Jobs:
1 – Rewrite everything in the thread about the Netopia wireless adapter from "I've WZC is" down to "open and operable?", replacing "icon" with "shortcut".
2 – Answer these questions from the thread about the Netopia wireless adapter:
(a) What driver version does the original poster report?
(b) Which utility do the Motorola directions say to use for the TER/GUSB-N on XP?
(c) Where in the Services list is WZC said to be?

Document text:
********

# Netopia Wireless + Pen drive USB connection trouble



## jett_30032 (Jan 23, 2002)

Heya all

got a problem with a Netopia wireless device, or so it seems. Model: TER/GUSB-N. The network adapter is working fine the light on device is flashing but my problem is a utility to see available wireless networks. It seems it did not install with a WLAN utility. Not sure if drivers were installed correctly or not. Driver Version is 2.0.1.0 and Provider is Ralink. Please help if you can. Oh and Op System is XP SP3

Help if you can


----------



## TerryNet (Mar 23, 2005)

Check in Device Manager to see if the driver installed OK.

Not sure what else you're looking for. Are you unable or unwilling to use XP's WZC?


----------



## dlsayremn (Feb 10, 2008)

Motorola directions say to use Windows Zero Configuration Utility for the TER/GUSB-N if you have XP. 
Go into Control Panel, Administrtive Tools, Services. WZC is near the bottom of the list. Make sure it is turned on.

Motorola Site, Support and Down. The Netopia TER/GUSB-N is about 3/4 down the page under Home Networking. Links to User Guide PDF, Driver Download and Troubleshooting Download.
http://broadband.motorola.com/consumers/support/default.asp?supportSection=DiscontinuedProducts

If you click on Home Networking at the top of the page, it will give you downloads for Vista Driver, XP Driver and Utility Driver.


----------



## jett_30032 (Jan 23, 2002)

I've WZC is started but I do not have a wireless connection icon in control panel to open utility. I know the driver does not install a utility but how do I get WZC open and operable?
The device manager is showing the driver/adapter is install properly.

Thanks for your response


----------



## TerryNet (Mar 23, 2005)

If you right click on the wireless connection in Network Connections I think one of the options is 'view available networks.'


----------



## jett_30032 (Jan 23, 2002)

Yup tried that but it's not showing a wireless selection. only wireless selection I have at all is the wireless network wizard thingy but it just allows me to setup my own personal network not access another wireless signal.


----------



## TerryNet (Mar 23, 2005)

I'm stumped. Any chance of trying the adapter with another computer?


----------



## jett_30032 (Jan 23, 2002)

going to try the laptops I have later tonight... To be continued


----------

********

Data excerpts:
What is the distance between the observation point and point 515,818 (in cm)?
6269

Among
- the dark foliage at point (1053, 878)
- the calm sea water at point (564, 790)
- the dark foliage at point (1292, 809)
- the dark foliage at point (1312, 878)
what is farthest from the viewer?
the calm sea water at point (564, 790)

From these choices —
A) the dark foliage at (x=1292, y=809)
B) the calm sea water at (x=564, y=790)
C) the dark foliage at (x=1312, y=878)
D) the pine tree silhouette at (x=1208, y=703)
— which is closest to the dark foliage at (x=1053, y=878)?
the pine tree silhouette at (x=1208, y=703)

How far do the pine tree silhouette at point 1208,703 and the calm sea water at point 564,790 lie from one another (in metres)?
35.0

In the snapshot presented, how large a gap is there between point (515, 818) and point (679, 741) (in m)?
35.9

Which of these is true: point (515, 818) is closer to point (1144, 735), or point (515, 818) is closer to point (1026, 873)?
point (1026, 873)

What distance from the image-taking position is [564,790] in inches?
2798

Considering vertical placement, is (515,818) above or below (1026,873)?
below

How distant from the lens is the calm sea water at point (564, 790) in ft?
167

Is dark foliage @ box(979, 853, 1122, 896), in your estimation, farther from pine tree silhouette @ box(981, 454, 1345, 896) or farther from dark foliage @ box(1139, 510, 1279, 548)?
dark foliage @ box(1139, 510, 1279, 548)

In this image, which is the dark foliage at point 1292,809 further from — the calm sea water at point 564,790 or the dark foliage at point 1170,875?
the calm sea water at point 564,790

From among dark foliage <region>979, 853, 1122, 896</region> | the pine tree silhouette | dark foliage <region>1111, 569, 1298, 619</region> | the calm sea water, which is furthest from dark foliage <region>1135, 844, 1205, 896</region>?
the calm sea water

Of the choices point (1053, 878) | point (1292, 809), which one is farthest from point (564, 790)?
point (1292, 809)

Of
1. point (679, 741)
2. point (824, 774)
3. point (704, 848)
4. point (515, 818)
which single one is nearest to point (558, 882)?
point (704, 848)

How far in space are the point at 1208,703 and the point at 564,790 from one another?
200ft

********

Expected answers:
1 –
I've WZC is started but I do not have a wireless connection shortcut in control panel to open utility. I know the driver does not install a utility but how do I get WZC open and operable?

2 –
(a) 2.0.1.0
(b) The Windows Zero Configuration Utility
(c) Near the bottom of the list